I had a difficult and unstable childhood, raised by people who enjoyed upheaval and lots of drama. Many times food was scarce. I went from a skinny little kid to a chunky tween to someone who graduated high school already wearing plus-sized clothing. I associated eating with personal security, stress relief, and other emotions. When I was a child nutritious foods were not usually offered and healthy eating behaviors weren’t modeled. As an adult making my own decisions, I continued to adhere to those well entrenched habits, even as I acknowledged that they didn’t best serve me.
I dieted off and on for many years, sometimes finding limited short term success, but more often failing to get through even a few days of whatever plan I tried. It often seemed futile to even make another attempt, but I knew that those who had found success often cited how they had tried everything repeatedly before finally finding what worked for them. I kept trying.
About two and a half years ago, I started a new job. During orientation, reps from the wellness program came in to do a presentation. I distinctly remember tuning out, thinking that I was way too unhealthy and overweight to participate. However, I discovered a few months later that they offered Amazon gift cards as one of the incentives to adopt healthier behaviors. That was a rabbit I was willing to chase.
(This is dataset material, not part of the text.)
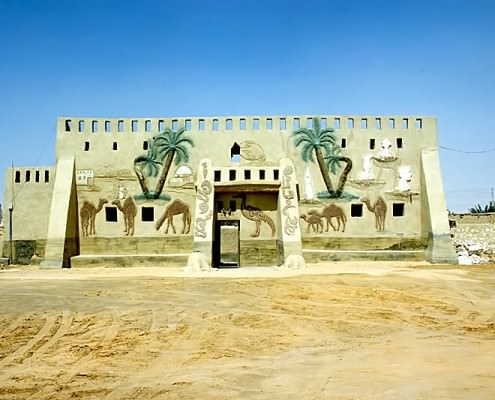 Façade of the Badr Museum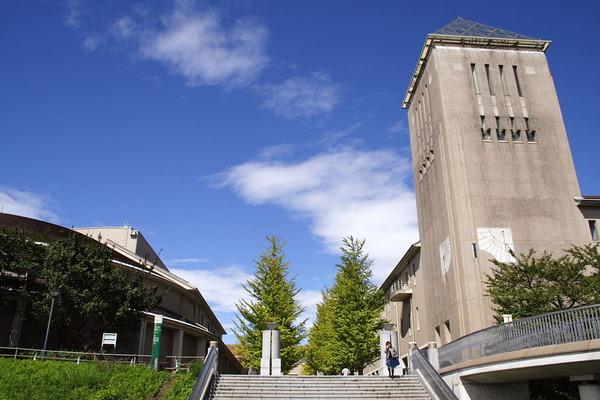 【速報】「首都大学東京」さん、名称変更が決定wwwwwwwwwwwwwwwwwwのサムネイル画像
I started by walking. If I got a minimum number of steps everyday I earned a few cents for shopping everyday. I did classes. I went to the gym. I joined Weight Watchers. I built my Amazon wish list and cashed in.
Between June 2016 and April 2017, I lost 85 pounds. My lab work improved tremendously. I could shop in the section of the store that housed regular sizes. I even got enough points for the health insurance discount. I was on top of the world, ready for the first time in my life to finally get down to a normal weight, but then I hit a plateau.
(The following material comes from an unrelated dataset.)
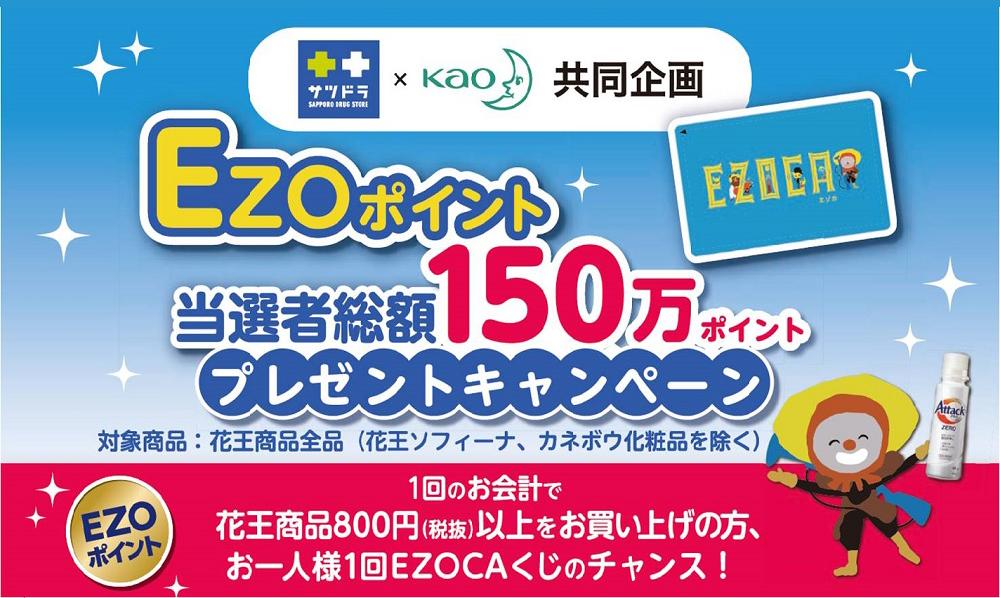 サツドラ × 花王 共同企画 EZOポイント当選者総額150万ポイントプレゼントキャンペーン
Plateaus are part of weight loss. I really wasn’t worried, at first. I had all kinds of tools I felt would work to shake things up for me. However, no matter what I did I couldn’t lose anymore. I did all iterations of the Weight Watchers point systems through various apps, counted calories, ate more protein, drank more water, started strength training, walked more, took maintenance breaks, gave up the Sunday splurge meal and dessert that I had enjoyed during my entire loss- nothing has worked. The scale has not moved, not for the 10 months I diligently worked at it or since. It is easy to fall into feelings of frustration and despair, but at 50, I know my hormones are not necessarily helping this process. I’m not giving up.
I have been tempted to do low carb eating plans, packaged fixes, and even to start running. However, I know that for me, none of these are sustainable. I refuse to start anything I can’t do forever.
Right now, my focus is maintaining where I am. I know, according to weight charts, I have more to lose, but I am really trying to be content where I am. I am focusing on strength training, walking, building healthier eating habits, and staying off the scale. I know this struggle will be with me for the rest of my life, but better health and a stronger body are crucial to enjoying this phase of my life. I feel I’ve missed so much already.